The Securities and Exchange Commission (SEC) issued an order approving the Precidian ETF model—a “novel type of actively managed ETFs” whereby daily disclosure of portfolio composition is not required.[1] Active managers who licensed or intend to license the model should have had a keen interest in the long-awaited regulatory disposition.

The approval places some new responsibilities on fund sponsor operations and service provider partners. In our view, asset managers should also use this occasion to examine the entire lifecycle of their ETF investment operations. The goal would be to help ensure firms do not overlook the chance to embrace emerging industry conventions, adopt new technologies and implement efficiencies.

Overview

Until now, the SEC has required disclosure of the portfolio composition to protect investors by triggering the mechanisms (arbitrage, creation and redemption activity) that keep the net asset value (NAV) of the portfolio as close to the market price as possible.

The daily disclosure can, however, be a double-edged sword.

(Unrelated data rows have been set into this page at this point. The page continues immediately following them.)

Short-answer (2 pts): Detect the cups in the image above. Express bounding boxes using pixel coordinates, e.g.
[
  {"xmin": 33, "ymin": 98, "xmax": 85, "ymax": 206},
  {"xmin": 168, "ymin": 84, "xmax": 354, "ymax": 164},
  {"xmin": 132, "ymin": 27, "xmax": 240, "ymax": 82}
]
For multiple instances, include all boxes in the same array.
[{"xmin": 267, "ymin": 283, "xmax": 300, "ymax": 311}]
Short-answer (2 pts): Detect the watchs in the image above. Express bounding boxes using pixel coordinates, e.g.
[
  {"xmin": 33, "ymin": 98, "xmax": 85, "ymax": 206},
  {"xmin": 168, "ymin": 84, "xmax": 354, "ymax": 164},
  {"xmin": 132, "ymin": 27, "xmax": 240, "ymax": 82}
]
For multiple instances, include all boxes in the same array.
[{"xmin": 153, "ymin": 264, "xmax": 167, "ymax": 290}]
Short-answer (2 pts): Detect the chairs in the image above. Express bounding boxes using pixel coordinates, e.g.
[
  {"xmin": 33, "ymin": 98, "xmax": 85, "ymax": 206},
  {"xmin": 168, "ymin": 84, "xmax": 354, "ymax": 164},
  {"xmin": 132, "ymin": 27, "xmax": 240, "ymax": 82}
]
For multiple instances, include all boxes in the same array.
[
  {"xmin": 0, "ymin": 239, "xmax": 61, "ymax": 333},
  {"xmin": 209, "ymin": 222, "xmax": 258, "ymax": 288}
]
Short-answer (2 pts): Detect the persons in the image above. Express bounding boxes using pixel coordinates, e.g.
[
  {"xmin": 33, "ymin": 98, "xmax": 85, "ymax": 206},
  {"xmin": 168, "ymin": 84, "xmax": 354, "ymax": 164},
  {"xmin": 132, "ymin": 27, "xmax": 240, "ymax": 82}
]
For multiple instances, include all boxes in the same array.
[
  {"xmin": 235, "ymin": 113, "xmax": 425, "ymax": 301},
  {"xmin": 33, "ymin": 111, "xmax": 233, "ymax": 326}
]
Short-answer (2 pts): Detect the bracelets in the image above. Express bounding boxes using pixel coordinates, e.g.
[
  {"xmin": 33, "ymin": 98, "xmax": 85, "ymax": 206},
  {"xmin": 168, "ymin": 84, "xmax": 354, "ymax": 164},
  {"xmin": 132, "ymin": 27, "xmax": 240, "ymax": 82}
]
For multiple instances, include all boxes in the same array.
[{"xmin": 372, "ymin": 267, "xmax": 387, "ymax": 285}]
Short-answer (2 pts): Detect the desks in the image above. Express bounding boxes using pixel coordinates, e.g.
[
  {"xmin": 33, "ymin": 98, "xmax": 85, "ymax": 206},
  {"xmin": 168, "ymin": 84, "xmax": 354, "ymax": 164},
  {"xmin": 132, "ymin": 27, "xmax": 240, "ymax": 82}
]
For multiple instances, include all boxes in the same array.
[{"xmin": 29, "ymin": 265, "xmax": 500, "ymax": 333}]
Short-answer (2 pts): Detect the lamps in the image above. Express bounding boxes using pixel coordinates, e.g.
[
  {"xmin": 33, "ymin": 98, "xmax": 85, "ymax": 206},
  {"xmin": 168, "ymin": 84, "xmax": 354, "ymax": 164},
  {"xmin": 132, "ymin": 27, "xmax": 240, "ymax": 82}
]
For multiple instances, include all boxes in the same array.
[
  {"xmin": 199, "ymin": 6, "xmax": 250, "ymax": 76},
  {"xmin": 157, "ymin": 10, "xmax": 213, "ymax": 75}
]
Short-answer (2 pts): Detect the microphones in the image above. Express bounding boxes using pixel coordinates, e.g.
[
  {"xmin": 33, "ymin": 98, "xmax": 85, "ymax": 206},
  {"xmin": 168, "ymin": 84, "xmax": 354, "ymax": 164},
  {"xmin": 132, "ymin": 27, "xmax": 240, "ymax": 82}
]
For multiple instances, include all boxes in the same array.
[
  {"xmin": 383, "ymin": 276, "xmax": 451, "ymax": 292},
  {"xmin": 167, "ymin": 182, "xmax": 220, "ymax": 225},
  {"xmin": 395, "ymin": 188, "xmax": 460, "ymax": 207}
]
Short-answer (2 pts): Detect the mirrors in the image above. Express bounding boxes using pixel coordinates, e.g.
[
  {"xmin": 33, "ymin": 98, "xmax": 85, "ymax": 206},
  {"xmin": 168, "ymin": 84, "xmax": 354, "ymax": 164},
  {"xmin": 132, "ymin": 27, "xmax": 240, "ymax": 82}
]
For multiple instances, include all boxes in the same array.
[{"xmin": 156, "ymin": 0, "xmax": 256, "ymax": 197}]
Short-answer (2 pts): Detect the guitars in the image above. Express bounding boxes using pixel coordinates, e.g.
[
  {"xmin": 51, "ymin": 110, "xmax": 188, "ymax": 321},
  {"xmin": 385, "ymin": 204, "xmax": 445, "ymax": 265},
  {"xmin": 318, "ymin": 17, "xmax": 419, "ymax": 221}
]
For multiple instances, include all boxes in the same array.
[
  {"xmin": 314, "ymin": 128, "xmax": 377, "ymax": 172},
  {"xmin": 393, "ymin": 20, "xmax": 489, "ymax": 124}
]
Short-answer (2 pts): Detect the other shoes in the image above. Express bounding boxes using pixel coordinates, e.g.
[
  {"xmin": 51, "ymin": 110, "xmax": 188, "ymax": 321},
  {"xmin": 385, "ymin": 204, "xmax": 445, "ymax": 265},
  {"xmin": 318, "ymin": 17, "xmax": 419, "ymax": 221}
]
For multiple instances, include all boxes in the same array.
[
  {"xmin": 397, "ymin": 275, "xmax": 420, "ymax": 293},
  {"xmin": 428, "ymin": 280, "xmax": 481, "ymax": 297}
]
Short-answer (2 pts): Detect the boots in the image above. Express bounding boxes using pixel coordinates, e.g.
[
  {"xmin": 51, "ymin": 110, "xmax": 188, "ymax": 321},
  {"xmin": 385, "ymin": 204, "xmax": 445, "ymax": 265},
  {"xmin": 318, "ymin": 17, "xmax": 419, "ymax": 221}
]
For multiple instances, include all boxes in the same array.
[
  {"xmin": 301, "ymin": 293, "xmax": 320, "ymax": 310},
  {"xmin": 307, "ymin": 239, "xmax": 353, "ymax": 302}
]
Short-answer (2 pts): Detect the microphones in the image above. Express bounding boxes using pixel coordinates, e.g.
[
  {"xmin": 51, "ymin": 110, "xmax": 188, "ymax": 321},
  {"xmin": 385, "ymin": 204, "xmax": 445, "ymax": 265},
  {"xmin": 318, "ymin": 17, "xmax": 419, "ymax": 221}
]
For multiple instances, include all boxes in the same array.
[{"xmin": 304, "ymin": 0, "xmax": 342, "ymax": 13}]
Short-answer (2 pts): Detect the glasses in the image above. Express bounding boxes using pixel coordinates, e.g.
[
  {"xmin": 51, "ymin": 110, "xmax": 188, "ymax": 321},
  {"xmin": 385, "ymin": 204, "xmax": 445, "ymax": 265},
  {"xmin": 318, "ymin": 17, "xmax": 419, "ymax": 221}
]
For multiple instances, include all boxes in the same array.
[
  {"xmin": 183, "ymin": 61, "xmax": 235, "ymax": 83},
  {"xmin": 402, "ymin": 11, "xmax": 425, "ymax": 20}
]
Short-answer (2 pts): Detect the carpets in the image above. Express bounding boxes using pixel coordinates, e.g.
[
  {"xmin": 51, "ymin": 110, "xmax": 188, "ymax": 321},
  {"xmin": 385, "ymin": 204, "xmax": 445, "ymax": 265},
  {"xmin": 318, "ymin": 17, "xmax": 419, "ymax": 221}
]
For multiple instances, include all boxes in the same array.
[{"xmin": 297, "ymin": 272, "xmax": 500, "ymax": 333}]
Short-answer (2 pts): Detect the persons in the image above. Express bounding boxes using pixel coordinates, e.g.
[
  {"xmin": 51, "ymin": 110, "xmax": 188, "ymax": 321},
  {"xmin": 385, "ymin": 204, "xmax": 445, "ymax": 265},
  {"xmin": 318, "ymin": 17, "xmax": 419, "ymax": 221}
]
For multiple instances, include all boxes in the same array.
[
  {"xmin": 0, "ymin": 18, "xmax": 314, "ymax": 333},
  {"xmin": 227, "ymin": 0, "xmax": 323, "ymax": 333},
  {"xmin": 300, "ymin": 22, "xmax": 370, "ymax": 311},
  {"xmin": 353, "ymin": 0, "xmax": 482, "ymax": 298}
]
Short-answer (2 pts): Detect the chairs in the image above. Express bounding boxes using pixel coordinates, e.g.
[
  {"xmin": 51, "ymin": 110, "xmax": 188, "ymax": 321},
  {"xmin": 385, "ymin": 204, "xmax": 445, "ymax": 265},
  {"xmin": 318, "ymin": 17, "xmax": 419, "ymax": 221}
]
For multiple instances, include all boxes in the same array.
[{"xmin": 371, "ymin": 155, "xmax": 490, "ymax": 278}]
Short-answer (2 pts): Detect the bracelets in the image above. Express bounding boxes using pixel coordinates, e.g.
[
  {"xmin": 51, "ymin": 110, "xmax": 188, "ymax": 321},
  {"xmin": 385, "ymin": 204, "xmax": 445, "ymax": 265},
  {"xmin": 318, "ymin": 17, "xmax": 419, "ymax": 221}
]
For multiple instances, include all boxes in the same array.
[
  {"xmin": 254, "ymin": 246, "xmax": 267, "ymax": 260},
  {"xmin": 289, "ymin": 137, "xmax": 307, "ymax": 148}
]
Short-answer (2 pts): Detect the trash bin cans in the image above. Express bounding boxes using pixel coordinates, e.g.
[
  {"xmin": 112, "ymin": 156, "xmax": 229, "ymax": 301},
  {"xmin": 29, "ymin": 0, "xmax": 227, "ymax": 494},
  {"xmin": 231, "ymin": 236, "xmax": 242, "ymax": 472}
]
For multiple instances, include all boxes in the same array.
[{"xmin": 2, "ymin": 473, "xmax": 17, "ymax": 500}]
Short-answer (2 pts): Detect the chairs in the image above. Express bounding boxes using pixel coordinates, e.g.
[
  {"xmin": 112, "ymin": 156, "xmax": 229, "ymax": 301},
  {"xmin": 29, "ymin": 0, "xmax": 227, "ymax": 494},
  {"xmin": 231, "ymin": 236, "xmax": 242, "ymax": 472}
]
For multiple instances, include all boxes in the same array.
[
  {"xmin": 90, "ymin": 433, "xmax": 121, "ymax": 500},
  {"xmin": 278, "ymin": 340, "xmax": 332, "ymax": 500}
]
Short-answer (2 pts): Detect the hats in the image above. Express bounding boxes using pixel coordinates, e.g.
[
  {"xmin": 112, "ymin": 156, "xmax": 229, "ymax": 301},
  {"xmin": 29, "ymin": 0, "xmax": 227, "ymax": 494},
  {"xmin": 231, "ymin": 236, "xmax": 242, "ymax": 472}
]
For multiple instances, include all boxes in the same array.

On one hand, it protects investors by helping to ensure shares are offered at as close to NAV as possible. On the other hand, daily transparency makes the actively managed ETFs “susceptible to ‘front running’ by other investors and/or managers, which can harm, and result in substantial costs to, the ETFs and their shareholders,” according to the SEC’s order.

The Precidian model preserves the confidentiality of the investment manager’s strategy and creates a new role called an Authorized Participant Representative (APR). The fund sponsor discloses the components of the basket to the APR, and a key responsibility of the APR is to keep the contents of the basket confidential. The APR would then disclose to the Authorized Participants (APs) the cash required to process a creation order. In the case of a redemption, the fund sponsor would deliver a basket of securities to the APR who would then provide the AP with the net cash. Under the model, a verified intraday indicative value (VIIV) calculates the value of the portfolio holdings each second of the trading day and preserves the arbitrage opportunities for the APs.

Operational Requirements

The approval of the Precidian model not only presents a new distribution channel for a firm’s alpha generation capabilities, but also presents some new responsibilities for a fund sponsor’s product, operations and oversight teams. Most of these are familiar—as many asset managers and most service providers have had scenario plans in place for the eventual approval and licensing of the Precidian model. We’ve outlined a few operational considerations below.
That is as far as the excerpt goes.